The first patient to have been diagnosed by the Ebola virus in Mali has died, as confirmed by the government on Friday, October 24.

The 2-year-old girl, whose name remains withheld for privacy, contracted the virus while in Guinea where her mother had died of the same illness. She was then taken from her grandmother, and together they traveled toward Bamako before reaching Kayes, where she was taken to the hospital and diagnosed with the virus on Thursday.

The child had already been brought to the hospital as early as October 20 but was asked to be checked out in another health care facility and was later misdiagnosed to have a typhoid fever.
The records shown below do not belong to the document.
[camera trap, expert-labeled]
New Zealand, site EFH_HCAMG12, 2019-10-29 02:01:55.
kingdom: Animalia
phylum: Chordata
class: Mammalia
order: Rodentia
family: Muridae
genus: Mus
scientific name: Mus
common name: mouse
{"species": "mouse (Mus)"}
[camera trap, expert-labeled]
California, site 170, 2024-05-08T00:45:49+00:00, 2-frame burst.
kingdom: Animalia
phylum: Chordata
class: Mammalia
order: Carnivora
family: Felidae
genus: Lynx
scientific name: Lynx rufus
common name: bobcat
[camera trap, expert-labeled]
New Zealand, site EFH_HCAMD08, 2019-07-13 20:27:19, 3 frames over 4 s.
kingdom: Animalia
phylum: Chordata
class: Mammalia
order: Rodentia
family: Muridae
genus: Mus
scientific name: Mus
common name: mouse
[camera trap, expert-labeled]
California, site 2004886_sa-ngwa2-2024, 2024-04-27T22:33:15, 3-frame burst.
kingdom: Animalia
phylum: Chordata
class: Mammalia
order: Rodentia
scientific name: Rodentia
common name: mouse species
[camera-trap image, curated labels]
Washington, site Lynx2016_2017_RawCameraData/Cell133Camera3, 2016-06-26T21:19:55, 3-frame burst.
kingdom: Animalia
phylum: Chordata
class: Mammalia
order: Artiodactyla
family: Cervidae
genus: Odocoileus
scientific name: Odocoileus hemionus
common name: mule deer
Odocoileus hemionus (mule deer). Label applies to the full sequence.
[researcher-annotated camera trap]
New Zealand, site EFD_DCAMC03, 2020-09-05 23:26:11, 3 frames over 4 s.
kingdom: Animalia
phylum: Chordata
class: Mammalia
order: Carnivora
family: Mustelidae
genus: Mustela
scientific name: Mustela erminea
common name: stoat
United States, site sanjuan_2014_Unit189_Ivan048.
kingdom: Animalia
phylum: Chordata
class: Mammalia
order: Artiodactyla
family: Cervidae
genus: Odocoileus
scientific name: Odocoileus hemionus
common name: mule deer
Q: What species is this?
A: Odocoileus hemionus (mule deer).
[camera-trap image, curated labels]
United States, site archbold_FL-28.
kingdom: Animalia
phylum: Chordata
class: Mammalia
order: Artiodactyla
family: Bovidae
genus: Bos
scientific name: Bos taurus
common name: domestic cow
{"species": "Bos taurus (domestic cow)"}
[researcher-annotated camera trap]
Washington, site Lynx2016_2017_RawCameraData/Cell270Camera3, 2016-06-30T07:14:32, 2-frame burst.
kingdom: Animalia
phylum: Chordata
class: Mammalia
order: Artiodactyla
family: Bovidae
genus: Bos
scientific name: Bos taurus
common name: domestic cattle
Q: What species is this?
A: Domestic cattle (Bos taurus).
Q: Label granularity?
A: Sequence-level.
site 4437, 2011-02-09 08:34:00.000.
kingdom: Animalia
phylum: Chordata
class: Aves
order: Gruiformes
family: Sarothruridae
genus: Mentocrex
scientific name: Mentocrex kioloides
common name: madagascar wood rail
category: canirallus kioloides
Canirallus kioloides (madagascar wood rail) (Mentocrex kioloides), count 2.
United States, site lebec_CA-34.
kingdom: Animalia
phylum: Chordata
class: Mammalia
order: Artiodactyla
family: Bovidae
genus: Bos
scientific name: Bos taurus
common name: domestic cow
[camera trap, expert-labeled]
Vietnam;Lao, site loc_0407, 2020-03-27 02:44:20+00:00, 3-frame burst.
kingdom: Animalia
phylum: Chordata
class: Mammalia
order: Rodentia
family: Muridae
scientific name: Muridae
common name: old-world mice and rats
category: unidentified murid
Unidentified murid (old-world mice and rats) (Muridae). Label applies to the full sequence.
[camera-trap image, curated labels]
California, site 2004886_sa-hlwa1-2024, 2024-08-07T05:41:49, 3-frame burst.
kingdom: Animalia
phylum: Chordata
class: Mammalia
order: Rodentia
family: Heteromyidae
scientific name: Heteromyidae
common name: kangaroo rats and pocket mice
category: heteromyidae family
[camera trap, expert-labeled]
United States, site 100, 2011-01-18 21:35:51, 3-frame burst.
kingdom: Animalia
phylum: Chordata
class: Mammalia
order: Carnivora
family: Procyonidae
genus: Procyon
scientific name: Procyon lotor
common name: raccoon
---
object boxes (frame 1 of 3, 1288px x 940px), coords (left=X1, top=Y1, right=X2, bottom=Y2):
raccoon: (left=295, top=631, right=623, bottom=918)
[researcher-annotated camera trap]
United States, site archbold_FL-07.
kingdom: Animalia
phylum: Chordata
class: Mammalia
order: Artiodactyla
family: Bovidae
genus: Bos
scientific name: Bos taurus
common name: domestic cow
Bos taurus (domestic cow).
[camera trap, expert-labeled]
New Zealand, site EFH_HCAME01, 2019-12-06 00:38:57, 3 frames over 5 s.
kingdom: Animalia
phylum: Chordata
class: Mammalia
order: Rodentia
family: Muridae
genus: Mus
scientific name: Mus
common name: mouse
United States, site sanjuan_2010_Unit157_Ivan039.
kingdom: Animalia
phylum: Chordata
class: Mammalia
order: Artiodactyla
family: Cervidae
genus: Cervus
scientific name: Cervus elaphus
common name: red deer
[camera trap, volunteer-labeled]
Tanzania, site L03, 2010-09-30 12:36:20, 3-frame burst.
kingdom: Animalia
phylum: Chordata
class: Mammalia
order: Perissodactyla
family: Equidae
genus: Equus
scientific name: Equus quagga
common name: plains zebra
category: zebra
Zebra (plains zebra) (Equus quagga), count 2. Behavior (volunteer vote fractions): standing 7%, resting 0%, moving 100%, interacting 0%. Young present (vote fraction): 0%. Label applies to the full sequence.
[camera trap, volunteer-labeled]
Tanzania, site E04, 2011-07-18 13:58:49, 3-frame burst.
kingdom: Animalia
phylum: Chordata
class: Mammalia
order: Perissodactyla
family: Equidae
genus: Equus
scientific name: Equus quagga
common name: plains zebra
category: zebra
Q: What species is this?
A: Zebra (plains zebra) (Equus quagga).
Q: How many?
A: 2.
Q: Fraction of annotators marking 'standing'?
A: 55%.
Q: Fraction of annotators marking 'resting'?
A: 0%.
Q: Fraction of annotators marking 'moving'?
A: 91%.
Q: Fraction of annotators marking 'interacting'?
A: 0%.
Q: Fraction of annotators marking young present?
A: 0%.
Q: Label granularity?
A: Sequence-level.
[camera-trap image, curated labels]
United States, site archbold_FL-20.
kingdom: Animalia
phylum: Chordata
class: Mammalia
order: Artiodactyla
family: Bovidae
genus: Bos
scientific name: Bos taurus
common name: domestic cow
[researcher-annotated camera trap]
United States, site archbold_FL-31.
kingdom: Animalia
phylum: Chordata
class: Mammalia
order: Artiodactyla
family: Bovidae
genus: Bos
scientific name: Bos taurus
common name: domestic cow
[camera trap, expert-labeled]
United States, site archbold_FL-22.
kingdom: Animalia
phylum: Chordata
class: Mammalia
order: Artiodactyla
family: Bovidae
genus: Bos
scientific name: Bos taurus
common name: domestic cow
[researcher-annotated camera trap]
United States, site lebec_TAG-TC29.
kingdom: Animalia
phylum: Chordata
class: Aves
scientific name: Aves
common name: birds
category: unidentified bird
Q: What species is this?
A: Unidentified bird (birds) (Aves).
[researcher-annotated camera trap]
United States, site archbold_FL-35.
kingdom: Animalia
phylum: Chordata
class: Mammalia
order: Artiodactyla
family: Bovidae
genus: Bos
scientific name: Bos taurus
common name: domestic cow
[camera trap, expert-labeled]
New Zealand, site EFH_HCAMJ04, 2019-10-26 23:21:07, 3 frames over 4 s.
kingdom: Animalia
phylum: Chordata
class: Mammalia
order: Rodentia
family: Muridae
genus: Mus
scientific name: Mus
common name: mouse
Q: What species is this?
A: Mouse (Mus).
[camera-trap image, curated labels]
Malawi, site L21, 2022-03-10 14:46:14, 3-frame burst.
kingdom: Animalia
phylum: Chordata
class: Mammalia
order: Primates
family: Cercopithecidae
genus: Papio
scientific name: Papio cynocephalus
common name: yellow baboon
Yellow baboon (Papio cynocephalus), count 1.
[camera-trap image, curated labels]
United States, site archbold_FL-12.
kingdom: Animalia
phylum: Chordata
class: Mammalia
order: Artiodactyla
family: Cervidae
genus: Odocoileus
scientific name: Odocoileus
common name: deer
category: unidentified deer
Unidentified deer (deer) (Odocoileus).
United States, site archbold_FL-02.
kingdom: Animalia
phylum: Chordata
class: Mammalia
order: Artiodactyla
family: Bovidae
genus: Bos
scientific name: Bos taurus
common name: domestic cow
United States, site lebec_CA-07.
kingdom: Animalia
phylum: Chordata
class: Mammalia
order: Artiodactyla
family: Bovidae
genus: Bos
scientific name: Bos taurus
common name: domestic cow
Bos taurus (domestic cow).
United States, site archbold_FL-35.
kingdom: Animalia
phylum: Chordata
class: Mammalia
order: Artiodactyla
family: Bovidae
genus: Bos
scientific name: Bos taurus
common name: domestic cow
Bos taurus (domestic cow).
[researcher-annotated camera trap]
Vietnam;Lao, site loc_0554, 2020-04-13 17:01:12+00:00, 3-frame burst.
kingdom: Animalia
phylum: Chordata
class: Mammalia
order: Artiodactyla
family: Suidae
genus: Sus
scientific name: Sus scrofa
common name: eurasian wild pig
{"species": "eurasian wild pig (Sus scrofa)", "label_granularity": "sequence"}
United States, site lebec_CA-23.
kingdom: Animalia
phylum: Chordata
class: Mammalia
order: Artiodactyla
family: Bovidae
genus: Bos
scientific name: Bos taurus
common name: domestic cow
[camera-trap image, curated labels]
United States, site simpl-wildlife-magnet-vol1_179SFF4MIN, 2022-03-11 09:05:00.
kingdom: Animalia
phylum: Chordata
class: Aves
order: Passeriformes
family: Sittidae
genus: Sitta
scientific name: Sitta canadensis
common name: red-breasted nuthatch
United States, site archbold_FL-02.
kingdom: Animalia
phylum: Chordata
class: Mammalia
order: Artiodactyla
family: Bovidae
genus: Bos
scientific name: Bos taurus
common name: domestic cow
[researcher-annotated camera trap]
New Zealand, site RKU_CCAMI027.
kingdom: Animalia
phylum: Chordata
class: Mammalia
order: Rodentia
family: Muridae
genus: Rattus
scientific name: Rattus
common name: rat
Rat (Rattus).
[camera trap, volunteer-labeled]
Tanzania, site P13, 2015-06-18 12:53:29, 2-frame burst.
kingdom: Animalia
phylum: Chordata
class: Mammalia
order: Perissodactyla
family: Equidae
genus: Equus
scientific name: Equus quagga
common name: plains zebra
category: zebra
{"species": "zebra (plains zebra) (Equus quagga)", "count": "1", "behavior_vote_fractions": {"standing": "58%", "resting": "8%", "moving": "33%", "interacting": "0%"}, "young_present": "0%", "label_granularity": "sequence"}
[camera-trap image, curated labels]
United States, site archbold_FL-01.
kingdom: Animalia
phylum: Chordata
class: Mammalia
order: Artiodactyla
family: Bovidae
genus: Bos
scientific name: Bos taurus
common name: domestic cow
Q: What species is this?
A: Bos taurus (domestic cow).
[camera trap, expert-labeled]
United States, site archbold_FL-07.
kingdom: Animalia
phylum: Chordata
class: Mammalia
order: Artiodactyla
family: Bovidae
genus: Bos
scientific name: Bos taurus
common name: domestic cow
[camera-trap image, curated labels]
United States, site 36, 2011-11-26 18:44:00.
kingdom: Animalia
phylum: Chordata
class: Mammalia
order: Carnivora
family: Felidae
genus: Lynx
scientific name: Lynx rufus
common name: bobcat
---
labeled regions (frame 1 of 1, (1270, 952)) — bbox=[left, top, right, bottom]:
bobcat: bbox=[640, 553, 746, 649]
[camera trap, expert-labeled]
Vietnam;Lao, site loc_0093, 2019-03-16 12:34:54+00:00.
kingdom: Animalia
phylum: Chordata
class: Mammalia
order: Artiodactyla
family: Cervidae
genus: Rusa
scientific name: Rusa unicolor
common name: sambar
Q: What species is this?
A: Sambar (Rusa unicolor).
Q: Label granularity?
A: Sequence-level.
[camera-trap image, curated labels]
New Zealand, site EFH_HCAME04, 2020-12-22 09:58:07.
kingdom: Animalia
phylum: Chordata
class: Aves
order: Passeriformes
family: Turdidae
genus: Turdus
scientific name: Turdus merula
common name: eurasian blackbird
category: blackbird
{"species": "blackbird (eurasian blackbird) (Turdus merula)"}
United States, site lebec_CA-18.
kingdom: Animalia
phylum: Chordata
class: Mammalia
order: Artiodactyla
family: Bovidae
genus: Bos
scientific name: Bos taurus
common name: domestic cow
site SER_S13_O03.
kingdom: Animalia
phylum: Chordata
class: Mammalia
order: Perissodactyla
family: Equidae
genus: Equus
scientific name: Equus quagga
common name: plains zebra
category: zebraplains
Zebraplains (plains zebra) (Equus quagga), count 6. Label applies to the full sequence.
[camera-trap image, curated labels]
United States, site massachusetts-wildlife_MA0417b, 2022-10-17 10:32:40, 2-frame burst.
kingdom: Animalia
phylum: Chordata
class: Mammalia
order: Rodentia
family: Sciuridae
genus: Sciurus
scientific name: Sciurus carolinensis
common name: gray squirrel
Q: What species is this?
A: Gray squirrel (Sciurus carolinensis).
By then, she was already suffering from nosebleeds.

Her case, however, has raised many concerns for the government, health workers, and World Health Organization as the child has already shown symptoms when she moved from place to place and was therefore contagious. Presently, Mali is working hard to trace every person the child and her grandmother may have come into contact with while they were in transit.

According to the health agency of the United Nations, the WHO is considering this Ebola case in Mali as an emergency. Being in transit while symptomatic provides many opportunities for exposure. Although the organization has announced they had already monitored more than 40 people, one of the government officials who prefer to remain anonymous mentioned that as many as 300 people may have been at risk.

Although Mali has placed very strict border controls, many from Guinea are still able to cross by following a bushy path.

In the meantime, the UN and volunteer organizations at the forefront such as Doctors without Borders were the first to respond to the Mali's Ebola case, chartering a plane carrying many needed medical supplies especially PPE (personal protective equipment) for the health workers.